▶ [Text under study]:
## Hyperparameter Tunning

- Hyperparameters are parameters we specify to fitting the model
- Used to optimize our model
- Steps to tune our hyperparameters:
	- Try lots of different hyperparameters values
	- Fit all of them separately
	- See how well they perform
	- Choose the best performing class
- We use cross validation to avoid overfitting to the test set
- We'll use the test set for final evaluation

## Grid Search
- We create a table with the hyperparatemers we have to optimize

### Example:
| Number of neighbors | 11 |           |           |
|---------------------|----|-----------|-----------|
| Number of neighbors | 8  |           |           |
| Number of neighbors | 5  |           |           |
| Number of neighbors | 2  |           |           |
|                     |    | euclidean | manhattan |
|                     |    |  Metrics  |  Metrics  |

Then we calculate the score the each combination of hyperparameters and fill the table with the results:

| Number of neighbors | 11 | 0.8716    | 0.8692    |
|---------------------|----|-----------|-----------|
| Number of neighbors | 8  |   0.8704  |   0.8688  |
| Number of neighbors | 5  |   **0.8748**  |   0.8714  |
| Number of neighbors | 2  |   0.8634  |   0.8646  |
|                     |    | euclidean | manhattan |
|                     |    |  Metrics  |  Metrics  |

In this case we will use the parameters that perform best:
- Number of neighbors = 5
- Metrics = euclidean



## Exercise 
Now you have seen how to perform grid search hyperparameter tuning, you are going to **build a lasso regression model with optimal hyperparameters** to predict blood glucose levels using the features in the diabetes_df dataset.

In [3]:
import pandas as pd

In [4]:
df = pd.read_csv('./datasets/diabetes_clean.csv')

In [6]:
features = ['pregnancies', 'glucose', 'diastolic', 'triceps', 'insulin', 'bmi',
       'dpf', 'age', 'diabetes']
target = ['glucose']

In [8]:
df_features = df[features]
df_target = df[target]

In [9]:
df_features.head(2)

▶ [Supplied information]:
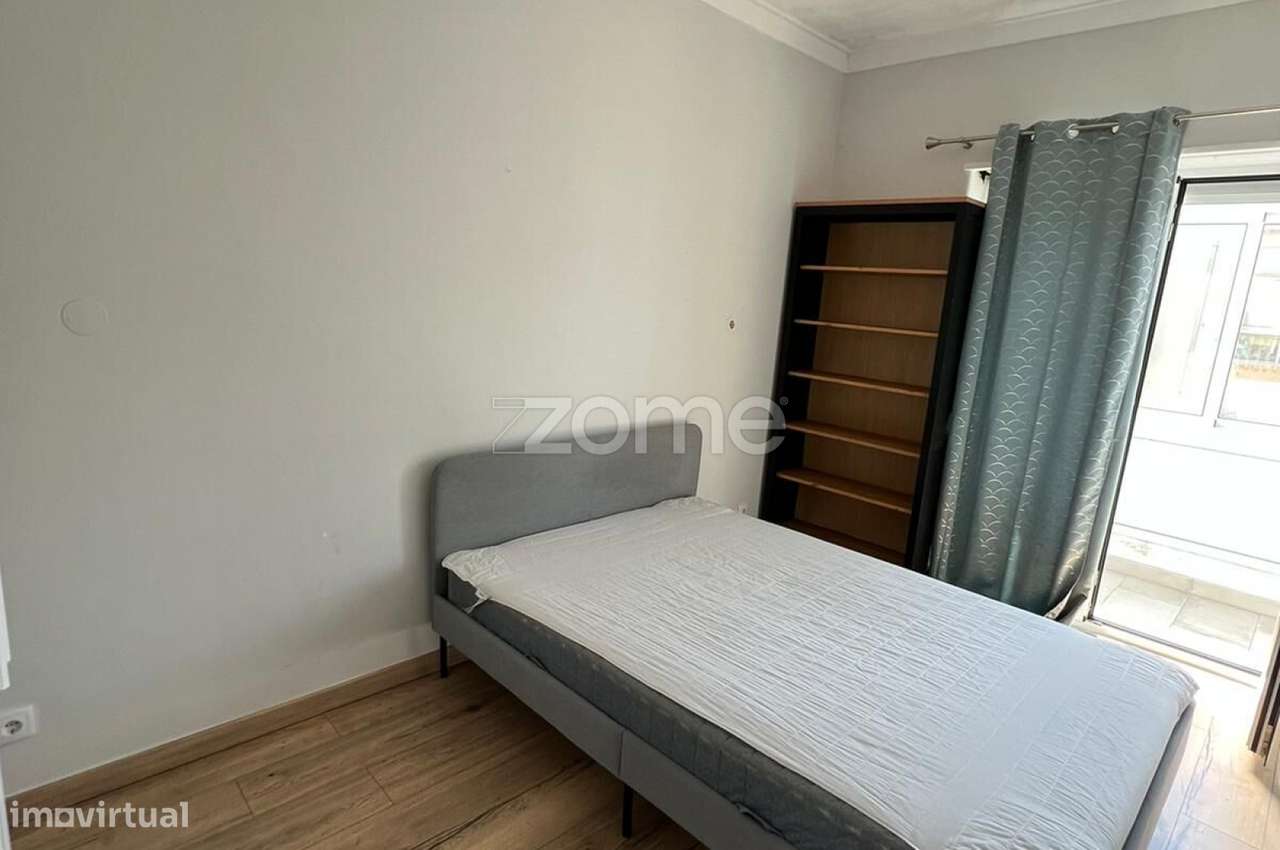 Apartamento T2 | Agualva-Cacém-12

▶ [Brief 1]:
Copy out a passage of the hyperparameter tuning notes word for word, beginning at the words "## Exercise" and stopping after the words "the diabetes_df dataset.".
▶ [Brief 2]:
Continue the hyperparameter tuning notes from the point where they end.

▶ [Task output 1]:
## Exercise 
Now you have seen how to perform grid search hyperparameter tuning, you are going to **build a lasso regression model with optimal hyperparameters** to predict blood glucose levels using the features in the diabetes_df dataset.

▶ [Task output 2]:
Unnamed: 0,pregnancies,glucose,diastolic,triceps,insulin,bmi,dpf,age,diabetes
0,6,148,72,35,0,33.6,0.627,50,1
1,1,85,66,29,0,26.6,0.351,31,0


In [10]:
df_target.head(2)

Unnamed: 0,glucose
0,148
1,85


In [11]:
from sklearn.linear_model import Lasso

In [12]:
model = Lasso()

In [15]:
from sklearn.model_selection import KFold, \
                                    GridSearchCV

In [16]:
kfold = KFold(n_splits=3, shuffle=True, random_state=1)

In [18]:
params = {
    "alpha": [0.00001, 0.0001, 0.001, 0.01]
}

In [20]:
model_cross_validation = GridSearchCV(model, 
                                      param_grid=params,
                                      cv=kfold)

In [21]:
from sklearn.model_selection import train_test_split

In [24]:
feature_train, feature_test, target_train, target_test = train_test_split(df_features, df_target, 
                                                                         test_size=0.3,
                                                                         random_state = 1)

In [29]:
print("Train rows: {}".format(feature_train.shape[0]))

print("Test rows: {}".format(feature_test.shape[0]))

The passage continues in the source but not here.